I get it doesn't feel warm and fuzzy to the average engineer, but realistically we were hand engineering solutions with "precise deterministic programming languages", they were similarly probabilistic, and they performed worse.
- https://labs.oracle.com/pls/apex/f?p=LABS:0:5033606075766:AP...
- https://en.wikipedia.org/wiki/Stan_(software)
- https://en.wikipedia.org/wiki/Probabilistic_programming
I explained in the most clear language possible why a fixation on the "programming language" part of the original comment is borderline non-sequitur. But if you're insistent on railroading the conversation regardless... at least try to be good at it, no?
And forget scripting languages, take a C program that writes a string to disk and reads it back.
How many times longer does it get the moment we have to ensure the string was actually committed to non-volatile NAND and actually read back? 5x? 10x?
Is it even doable if we have to support arbitrary consumer hardware?
First of all, I pick the hardware I support and the operating systems. I can make those things requirements when they are required.
But when you boil down your argument, it's that because one thing may introduce non-determinism, then any degree of non-determinism is acceptable.

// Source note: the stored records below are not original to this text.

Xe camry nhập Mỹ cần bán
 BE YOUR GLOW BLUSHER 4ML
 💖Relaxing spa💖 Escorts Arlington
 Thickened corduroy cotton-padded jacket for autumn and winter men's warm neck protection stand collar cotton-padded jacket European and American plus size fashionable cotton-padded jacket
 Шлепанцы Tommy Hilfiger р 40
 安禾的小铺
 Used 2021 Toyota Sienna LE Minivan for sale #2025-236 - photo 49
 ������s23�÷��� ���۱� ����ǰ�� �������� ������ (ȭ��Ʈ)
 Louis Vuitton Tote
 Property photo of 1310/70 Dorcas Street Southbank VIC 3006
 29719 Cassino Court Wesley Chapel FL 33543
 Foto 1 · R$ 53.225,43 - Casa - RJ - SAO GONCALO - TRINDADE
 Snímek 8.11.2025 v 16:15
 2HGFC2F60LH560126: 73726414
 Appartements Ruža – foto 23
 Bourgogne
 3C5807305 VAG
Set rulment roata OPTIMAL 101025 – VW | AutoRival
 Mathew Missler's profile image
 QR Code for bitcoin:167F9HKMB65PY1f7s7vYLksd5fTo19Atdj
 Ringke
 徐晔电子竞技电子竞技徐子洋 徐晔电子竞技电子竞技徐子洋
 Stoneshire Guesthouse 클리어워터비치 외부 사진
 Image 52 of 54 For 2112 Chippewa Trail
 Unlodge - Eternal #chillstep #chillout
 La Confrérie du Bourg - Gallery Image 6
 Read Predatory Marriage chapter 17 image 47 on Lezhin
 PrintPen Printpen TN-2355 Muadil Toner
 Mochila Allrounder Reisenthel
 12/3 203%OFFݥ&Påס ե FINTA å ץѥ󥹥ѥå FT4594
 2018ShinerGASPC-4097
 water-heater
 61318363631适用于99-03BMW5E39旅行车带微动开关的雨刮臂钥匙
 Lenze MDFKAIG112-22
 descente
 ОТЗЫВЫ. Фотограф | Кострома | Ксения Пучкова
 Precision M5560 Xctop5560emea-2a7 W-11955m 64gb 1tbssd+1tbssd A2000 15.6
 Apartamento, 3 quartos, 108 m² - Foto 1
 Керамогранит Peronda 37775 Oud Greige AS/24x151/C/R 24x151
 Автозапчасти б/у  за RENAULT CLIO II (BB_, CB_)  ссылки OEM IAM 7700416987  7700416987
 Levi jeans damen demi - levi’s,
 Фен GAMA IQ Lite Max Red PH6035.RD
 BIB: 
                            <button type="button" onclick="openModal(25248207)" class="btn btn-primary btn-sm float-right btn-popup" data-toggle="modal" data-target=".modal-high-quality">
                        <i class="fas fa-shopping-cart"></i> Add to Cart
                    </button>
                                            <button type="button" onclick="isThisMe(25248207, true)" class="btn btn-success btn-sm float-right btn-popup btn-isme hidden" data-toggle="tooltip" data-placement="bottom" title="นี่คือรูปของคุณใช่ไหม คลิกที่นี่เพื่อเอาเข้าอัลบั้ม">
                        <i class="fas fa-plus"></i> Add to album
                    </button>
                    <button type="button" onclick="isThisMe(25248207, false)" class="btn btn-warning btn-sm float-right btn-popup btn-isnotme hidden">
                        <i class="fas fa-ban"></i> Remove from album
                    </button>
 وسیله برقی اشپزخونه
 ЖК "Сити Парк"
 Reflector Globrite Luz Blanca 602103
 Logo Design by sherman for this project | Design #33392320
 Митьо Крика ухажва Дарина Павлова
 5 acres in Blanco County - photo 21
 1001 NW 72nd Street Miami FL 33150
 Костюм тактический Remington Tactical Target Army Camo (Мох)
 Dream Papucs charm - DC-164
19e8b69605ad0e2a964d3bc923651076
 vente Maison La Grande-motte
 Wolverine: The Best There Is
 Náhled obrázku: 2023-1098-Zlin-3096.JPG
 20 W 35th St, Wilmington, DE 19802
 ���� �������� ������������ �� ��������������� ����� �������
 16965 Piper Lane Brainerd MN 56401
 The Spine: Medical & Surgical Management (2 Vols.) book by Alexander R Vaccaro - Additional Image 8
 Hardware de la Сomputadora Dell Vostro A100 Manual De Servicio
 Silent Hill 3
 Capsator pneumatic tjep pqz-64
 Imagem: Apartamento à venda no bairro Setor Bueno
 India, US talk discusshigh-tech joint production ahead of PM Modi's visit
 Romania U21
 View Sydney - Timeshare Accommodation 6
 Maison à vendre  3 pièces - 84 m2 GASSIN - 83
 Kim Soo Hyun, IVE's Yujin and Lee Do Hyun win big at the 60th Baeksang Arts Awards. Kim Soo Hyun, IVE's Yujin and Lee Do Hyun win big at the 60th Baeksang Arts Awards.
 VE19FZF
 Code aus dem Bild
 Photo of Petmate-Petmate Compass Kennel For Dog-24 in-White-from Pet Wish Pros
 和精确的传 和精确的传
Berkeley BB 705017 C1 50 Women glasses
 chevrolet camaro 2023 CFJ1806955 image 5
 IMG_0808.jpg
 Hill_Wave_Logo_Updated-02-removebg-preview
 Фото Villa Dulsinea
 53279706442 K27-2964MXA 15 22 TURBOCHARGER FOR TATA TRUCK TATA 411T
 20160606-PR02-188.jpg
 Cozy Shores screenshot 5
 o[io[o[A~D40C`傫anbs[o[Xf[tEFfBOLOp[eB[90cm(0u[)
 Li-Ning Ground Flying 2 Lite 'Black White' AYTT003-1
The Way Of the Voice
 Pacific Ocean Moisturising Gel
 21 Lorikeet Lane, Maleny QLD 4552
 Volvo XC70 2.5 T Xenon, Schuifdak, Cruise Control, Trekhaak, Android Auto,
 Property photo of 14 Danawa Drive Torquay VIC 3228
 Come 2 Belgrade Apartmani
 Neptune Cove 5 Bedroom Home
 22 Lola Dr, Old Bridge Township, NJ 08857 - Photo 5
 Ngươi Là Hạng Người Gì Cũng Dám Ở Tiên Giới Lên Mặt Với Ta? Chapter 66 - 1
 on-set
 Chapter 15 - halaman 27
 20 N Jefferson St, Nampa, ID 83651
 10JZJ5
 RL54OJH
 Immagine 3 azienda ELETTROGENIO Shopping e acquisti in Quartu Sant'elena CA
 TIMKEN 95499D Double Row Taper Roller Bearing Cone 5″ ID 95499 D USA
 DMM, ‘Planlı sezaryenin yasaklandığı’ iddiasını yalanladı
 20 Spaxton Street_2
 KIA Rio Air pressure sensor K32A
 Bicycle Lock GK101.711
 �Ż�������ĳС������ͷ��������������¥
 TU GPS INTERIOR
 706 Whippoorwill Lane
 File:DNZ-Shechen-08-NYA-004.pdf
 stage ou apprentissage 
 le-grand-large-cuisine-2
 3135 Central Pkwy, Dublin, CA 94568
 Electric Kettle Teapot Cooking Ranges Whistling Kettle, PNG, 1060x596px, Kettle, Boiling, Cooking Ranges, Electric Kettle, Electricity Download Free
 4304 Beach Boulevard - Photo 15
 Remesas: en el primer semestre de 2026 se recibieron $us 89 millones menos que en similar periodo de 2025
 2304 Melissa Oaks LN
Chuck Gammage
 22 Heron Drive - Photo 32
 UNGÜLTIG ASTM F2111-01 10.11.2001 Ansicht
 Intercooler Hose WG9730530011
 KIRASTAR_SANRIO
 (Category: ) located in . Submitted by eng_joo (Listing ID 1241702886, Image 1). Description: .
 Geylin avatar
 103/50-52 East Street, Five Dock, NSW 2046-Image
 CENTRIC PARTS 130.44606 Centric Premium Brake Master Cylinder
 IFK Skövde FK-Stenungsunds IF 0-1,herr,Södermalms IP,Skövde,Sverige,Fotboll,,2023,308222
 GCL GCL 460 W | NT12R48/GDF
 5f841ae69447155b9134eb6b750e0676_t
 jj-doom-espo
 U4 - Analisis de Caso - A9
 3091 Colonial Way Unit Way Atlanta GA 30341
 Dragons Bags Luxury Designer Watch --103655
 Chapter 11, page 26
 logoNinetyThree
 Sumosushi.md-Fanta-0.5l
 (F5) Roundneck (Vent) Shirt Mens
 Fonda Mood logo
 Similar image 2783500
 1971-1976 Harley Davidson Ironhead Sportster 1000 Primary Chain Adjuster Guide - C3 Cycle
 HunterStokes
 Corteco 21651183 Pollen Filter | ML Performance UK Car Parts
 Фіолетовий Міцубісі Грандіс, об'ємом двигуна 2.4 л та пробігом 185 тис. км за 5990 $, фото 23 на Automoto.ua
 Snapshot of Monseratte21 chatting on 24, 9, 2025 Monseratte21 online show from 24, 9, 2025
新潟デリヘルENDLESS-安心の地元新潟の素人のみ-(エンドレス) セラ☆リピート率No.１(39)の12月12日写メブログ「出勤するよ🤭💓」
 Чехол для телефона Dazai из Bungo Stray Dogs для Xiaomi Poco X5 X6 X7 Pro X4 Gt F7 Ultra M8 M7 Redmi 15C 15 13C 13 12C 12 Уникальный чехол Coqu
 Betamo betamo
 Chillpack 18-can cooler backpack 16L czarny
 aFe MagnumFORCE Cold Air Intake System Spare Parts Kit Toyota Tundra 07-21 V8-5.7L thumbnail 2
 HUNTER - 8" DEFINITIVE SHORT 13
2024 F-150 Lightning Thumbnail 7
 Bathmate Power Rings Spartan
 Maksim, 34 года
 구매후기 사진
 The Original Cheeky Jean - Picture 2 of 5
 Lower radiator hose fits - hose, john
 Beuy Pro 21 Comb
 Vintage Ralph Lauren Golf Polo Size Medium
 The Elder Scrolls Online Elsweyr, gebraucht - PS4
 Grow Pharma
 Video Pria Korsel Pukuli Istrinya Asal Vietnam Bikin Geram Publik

At that point we don't even need LLMs. We can just have the computer do random things.
It's just a rehash of the infinite monkeys with infinite type writers which is ridiculous
> A few years ago we didn't have an imprecise nondeterministic programming language that would allow your mom to achieve SOTA results on a wide range of NLP tasks by asking nicely, or I'm sure people would have taken it.
But that (accurate) point makes your point invalid, so you'd rather focus on the dressing.
I actually think it's great for giving non-programmers the ability to program to solve basic problems. That's really cool and it's pretty darn good at it.
I would refute that you get SOTA results.
That has never been my personal experience. Given that we don't see a large increase in innovative companies spinning up now that this technology is a few years old, I doubt it's the experience of most users.
> The whole "it's a bad language" refrain feels half-baked when most of us use relatively high level languages on non-realtime OSes that obfuscate so much that they might as well be well worded prompts compared to how deterministic the underlying primitives they were built on are... at least until you zoom in too far.
Obfuscation and abstraction are not the same thing. The other core difference is the precision and the determinism both of which are lacking with LLMs.